Tuesday, February 20, 2007

Manage Large SharePoint Lists for Better Performance

Large lists have become fairly common and can cause the server and users considerable pain if you’re not careful.  When I refer to a list in SharePoint, that includes document libraries, calendars, contacts, tasks, etc.

A SharePoint list containing thousands or even millions of items is not necessarily problematic if well managed. As a general guideline, any list should not have more than 2,000 items per list container. By container, I mean the root of the list, or any folder inside it. So for example, if you have a list with 1,900 list items in the list root, plus 100 folders each containing 2,000 items, then you are fine. Just make sure that your views do not attempt to show or edit more than 2,000 items at a time.  In total, counting all items recursively in folders, SharePoint supports up to 5 million items in each list.

If you try to select approximately 5,000 items or more simultaneously for reading or update, the database (MS SQL Server) will typically lock the entire table for the duration of that change. This means that all other operations (read/write) performed on any other list in any site collection in the same database are queued until this large transaction is complete and the lock is released. This is also the case if the query or view you are using retrieves data across multiple folders within the list or across different lists, regardless of recursive nesting of folders as per the guidelines above. To avoid running into this locking behavior, make sure the number of items you retrieve in a single request is well below this 2,000-item threshold. For example, you can control the number of records returned by setting the item limit when creating or modifying your view. 
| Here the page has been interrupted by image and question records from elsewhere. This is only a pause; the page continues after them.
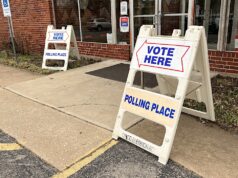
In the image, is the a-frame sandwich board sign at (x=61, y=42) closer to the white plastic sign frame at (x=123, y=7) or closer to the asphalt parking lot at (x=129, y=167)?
the white plastic sign frame at (x=123, y=7)

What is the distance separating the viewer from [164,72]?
2.93 m

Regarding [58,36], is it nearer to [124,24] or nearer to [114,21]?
[114,21]

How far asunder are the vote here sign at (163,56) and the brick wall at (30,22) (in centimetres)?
638

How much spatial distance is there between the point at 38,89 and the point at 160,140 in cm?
318

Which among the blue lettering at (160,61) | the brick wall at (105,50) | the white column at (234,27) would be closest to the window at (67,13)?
the brick wall at (105,50)

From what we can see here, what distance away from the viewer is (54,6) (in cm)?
866

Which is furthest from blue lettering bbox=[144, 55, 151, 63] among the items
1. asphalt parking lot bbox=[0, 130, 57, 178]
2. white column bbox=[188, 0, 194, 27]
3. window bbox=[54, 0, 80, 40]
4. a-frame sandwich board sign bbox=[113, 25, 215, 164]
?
window bbox=[54, 0, 80, 40]

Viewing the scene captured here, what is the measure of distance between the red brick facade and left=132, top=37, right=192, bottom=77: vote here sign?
13.7ft

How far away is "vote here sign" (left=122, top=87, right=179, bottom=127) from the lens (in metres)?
2.77

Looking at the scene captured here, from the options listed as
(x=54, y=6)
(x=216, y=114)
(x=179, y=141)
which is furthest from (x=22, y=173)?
(x=54, y=6)

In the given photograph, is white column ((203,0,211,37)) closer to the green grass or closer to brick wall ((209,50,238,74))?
brick wall ((209,50,238,74))

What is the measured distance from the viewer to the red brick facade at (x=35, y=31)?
25.4ft

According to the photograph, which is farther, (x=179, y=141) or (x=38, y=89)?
(x=38, y=89)

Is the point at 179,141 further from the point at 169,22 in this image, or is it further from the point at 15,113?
the point at 169,22
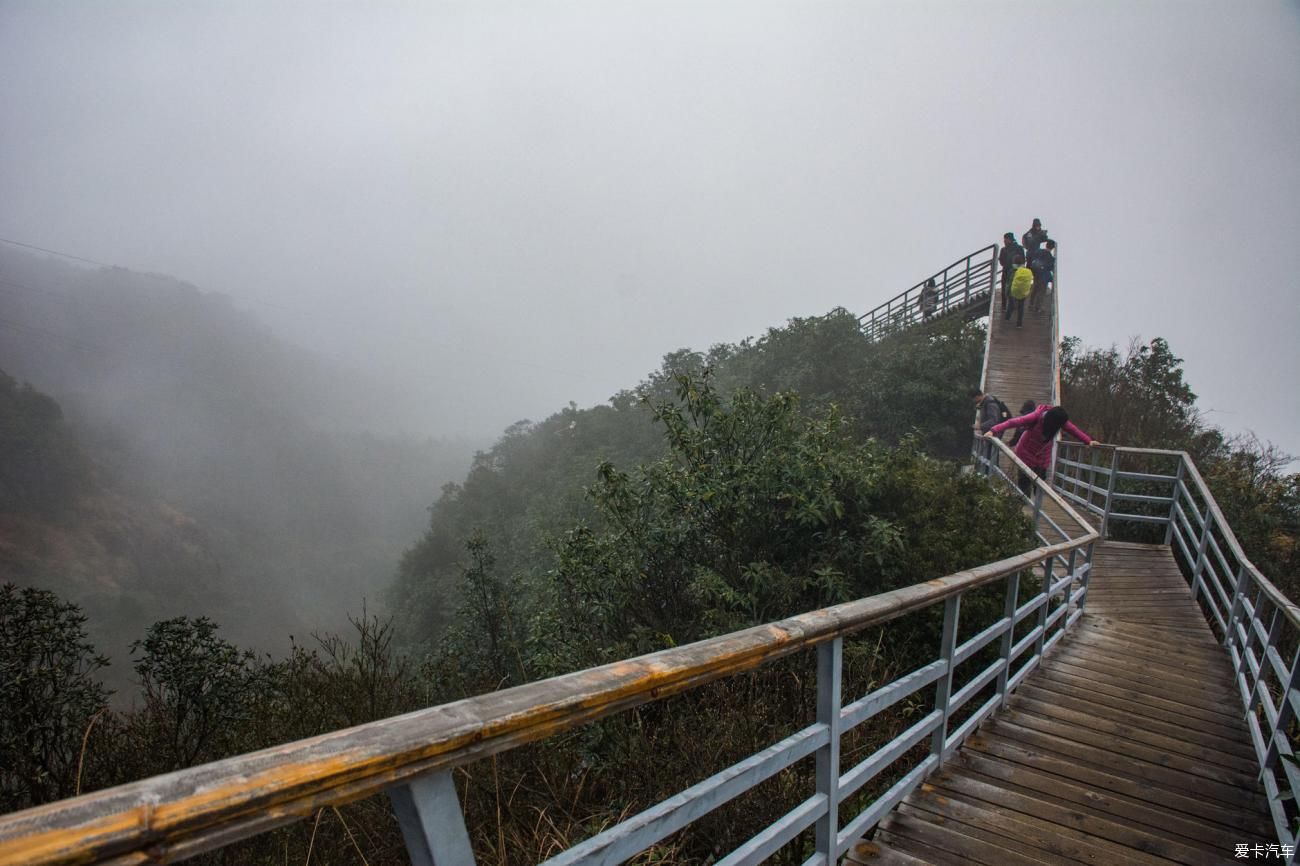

While this doesn’t guarantee performance gain, if coincidentally the 100 items you are requesting are scattered across the large list, this is typically a useful way to manage and improve the performance of your large list.

Another way to limit the number of items in a container is to divide items into folders. The next figure shows the relative performance between folder views, when folders are used to store and organize documents, and an indexed view of a flat library structure. Each folder contains 500 documents created by different users. In this scenario, there is no significant throughput degradation up to 1 million documents for either scenario, provided that the number of items in the view does not exceed the performance threshold for your system. However, performance is better when folders are used. So if we compare retrieving 2,000 items from a large flat indexed list with 'view by folder', we find that the latter provides better performance. 


As the number of items in a folder increases, folder view performance will gradually degrade. Note that the above results are estimates based on our testing, and results may vary in your environment.

Indexing your lists properly plays an important role as well in the performance of your views, when used in coordination with applying filters on those indexed columns. For example, if you have a column named "Color" and you index it, then retrieving all the "Red" items will in most cases perform better than if you had not indexed that field, because your view will not have to scan all your items to find the red ones. So if you happen to have 2,000 items in your list, but only 300 red ones, then SharePoint will not have to scan the entire list to retrieve the 300 requested by  your view, and that makes for better performance than if you were to perform the same query without that index.

Here's a screenshot of the page from which you edit your indexed columns: 



















For step by step instructions on how to create an index, see Manage lists and libraries with many items.

As you create views, it's important to remember that SharePoint will only use the first index you specify in your filter on the Edit View or Create View page. For example, let's say you have a list with some columns, two of which are Color and Shape, and both of these columns are indexed. When you create a new view, you can filter on Color (Indexed) = Red and Shape (Indexed) = Square (in that order). 


















 However, your view won’t benefit from both of the indexes. That’s  because SharePoint will get all the Red items (using the index for the Color column), and then scan those items for Square shaped ones, without using the index for the Square column. So in that case if you have 1000 red items, and only 5 square ones total in your list, then it's best to make sure that your filter is on Shape=Square and then Color=Red instead of vice versa. That way, SharePoint will get the Square items (just 5) and scan them for Red ones, which will perform a lot better than scanning all 1000. 

















For step by step instructions on how to create a filtered view using an indexed field, see Manage lists and libraries with many items.